• _Exercise_
All entries must be transcribed exactly, down to the last character.

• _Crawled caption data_
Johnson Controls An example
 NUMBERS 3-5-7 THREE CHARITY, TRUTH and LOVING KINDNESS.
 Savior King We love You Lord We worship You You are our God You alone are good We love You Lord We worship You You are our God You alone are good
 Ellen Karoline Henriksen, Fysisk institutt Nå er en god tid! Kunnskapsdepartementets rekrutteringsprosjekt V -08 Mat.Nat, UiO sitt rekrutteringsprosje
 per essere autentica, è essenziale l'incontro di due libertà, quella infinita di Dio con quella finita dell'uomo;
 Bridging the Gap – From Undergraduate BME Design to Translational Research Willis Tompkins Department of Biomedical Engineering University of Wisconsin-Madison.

• _Expected output_
Johnson Controls An example
 NUMBERS 3-5-7 THREE CHARITY, TRUTH and LOVING KINDNESS.
 Savior King We love You Lord We worship You You are our God You alone are good We love You Lord We worship You You are our God You alone are good
 Ellen Karoline Henriksen, Fysisk institutt Nå er en god tid! Kunnskapsdepartementets rekrutteringsprosjekt V -08 Mat.Nat, UiO sitt rekrutteringsprosje
 per essere autentica, è essenziale l'incontro di due libertà, quella infinita di Dio con quella finita dell'uomo;
 Bridging the Gap – From Undergraduate BME Design to Translational Research Willis Tompkins Department of Biomedical Engineering University of Wisconsin-Madison.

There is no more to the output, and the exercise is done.